Umbrales de otoño

Mariluz Escribano

La literatura no está construida con palabras. Puede que estas aporten su solución teórica, pero la literatura, sobre todo, está construida de sentimientos, emociones, sensaciones, espacios públicos y privados que se resuelven en una oración, en un adjetivo o en un símil, pero siempre estos serán la vibración última del sentimiento que los creó. Quiero decir que, por encima de las palabras del poemario Umbrales de otoño de Mariluz Escribano Pueo (Hiperión, Madrid, 2013), está la fuerza de las emociones y la vehemencia de un corazón abierto y público.
Con esta obra, precedida de un rico y exhaustivo estudio de la profesora de la Universidad de Granada, Remedios Sánchez, Mariluz Escribano Pueo realiza una confesión hondamente sensitiva. Su vibración interior se apodera del poema a través de una lírica que nace de la memoria pero también de lo que guarda el corazón.
Ya en el título nos dice mucho. El otoño, comienzo de un tiempo que concita una sensación de nostalgia en su origen (es septiembre, de ahí sus umbrales) y fecha que en los calendarios nos conmueve por una recóndita espera y una intromisión en un interior necesario.
Sus dos grandes apartados (el primero sin título, solo enumerado con el dígito romano I; y la segunda, con el dígito II y “Humo remansado”) nos hablan de dos pensamientos muy diferenciados.
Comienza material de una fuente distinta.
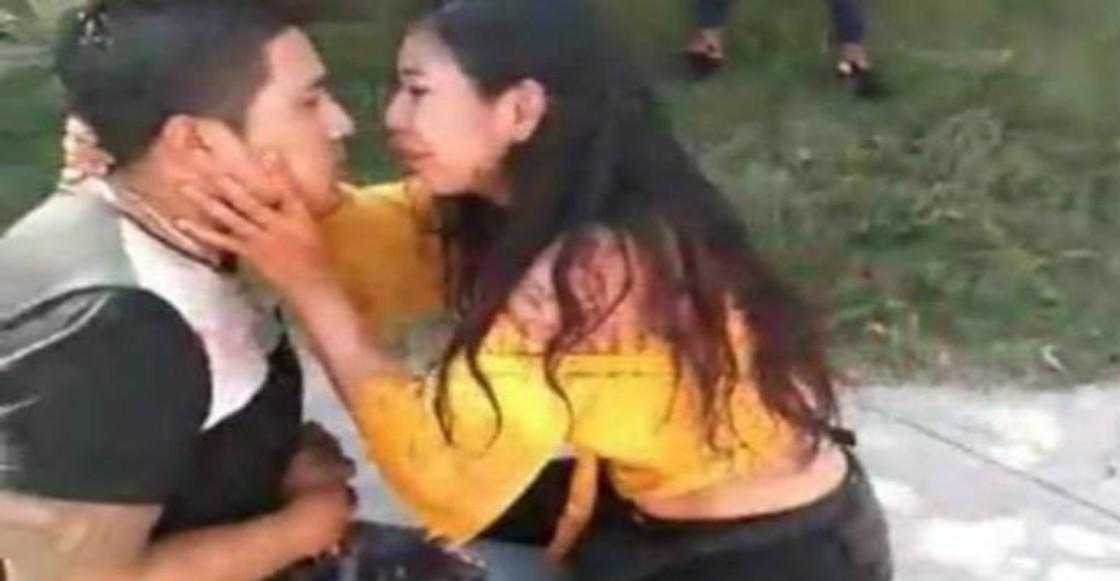 Mujer apuñala a su novio y le pide perdón con besos y abrazos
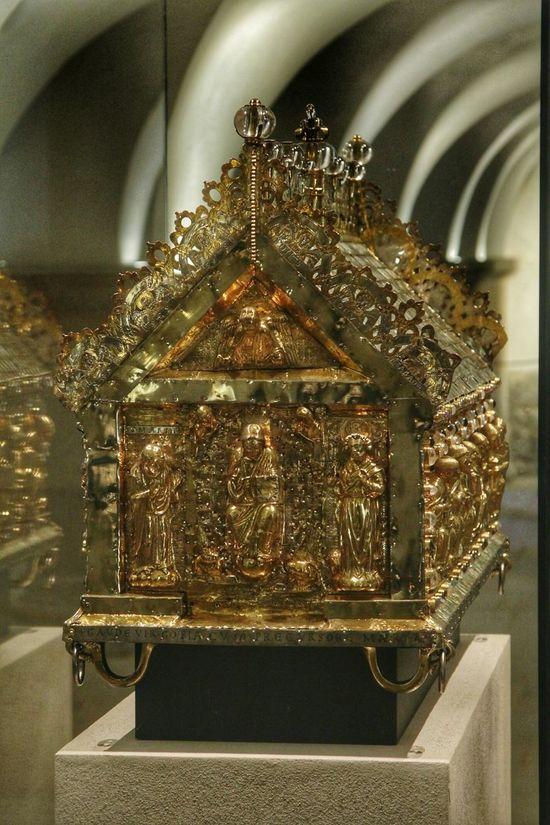 Indoors  No People Precious Gem Gold Reliquary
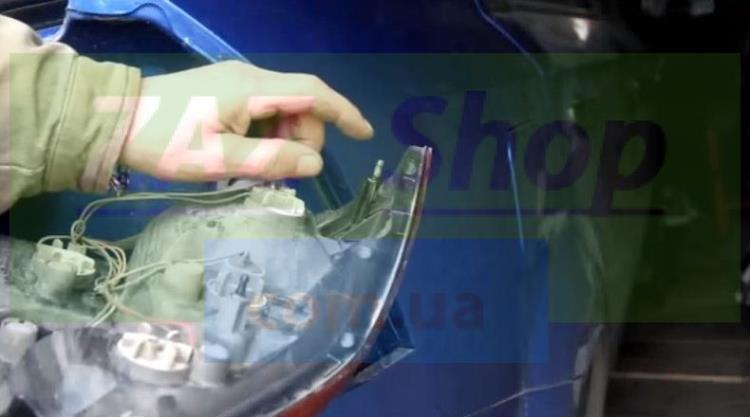 Замена лампочек заднего фонаря Шевроле Авео Т250 (ЗАЗ Вида)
En el primero, innominado, vive la familia, los amigos, el espacio sentimental, la infancia… en una melancolía de hoja otoñal que va tomando los colores dorados, las lluvias en las ventanas y “los silencios/ aislándonos del mundo”. En el segundo, “Humo remansado”, a pesar del título que nos habla de evanescencia, existe un ardiente cancionero amoroso, en el que hay un tú apostrófico al que se dirige su discurso cálido, sensitivo e íntimo. Se apodera entonces del poemario la conmoción de la mujer enamorada pero muy consciente de que “está escribiendo el color del recuerdo” (que aquí más que nunca tiene su sentido originario: re-cordo, lo que se guarda en el corazón, en el sentido que le daba Schopenhauer).
Lo que podrían entenderse como dos poemarios diferenciados creemos que poseen una enorme complementariedad entre ambos porque retratan el paso del tiempo, la memoria de la que ambos andan conformados, pero con la especial relevancia de la segunda parte, en la que el amor alcanza el sentido último de la existencia.
Comienza el libro con una dedicatoria especial a su madre, a la que rememora trabajando en la casa con la naturalidad de ese tiempo machadiano que se acomoda a la existencia cotidiana y crea las sensaciones de lo perecedero. El otoño se configura entonces como el tiempo preciso, esa determinación en la que se asienta la memoria mientras la Madre, en mayúscula, crece en los poemas con la confidencia del canto y la materialidad de una geografía de patios y huertas. El recuerdo crea el poema, se apodera de él pero en ocasiones rezuma tristeza en una soledad envolvente en la que la geografía, como en su momento en Juan Ramón Jiménez, conforma las sensaciones y las delimita. Se sabe presa de la evocación y con las palabras como enigmas con las que trata de descifrar su existencia, esa vida vivida y ahora traída al lector con la naturalidad de la confidencia y el acomodo del que va dando los pasos en un recorrido con el que trata de llenar su soledad.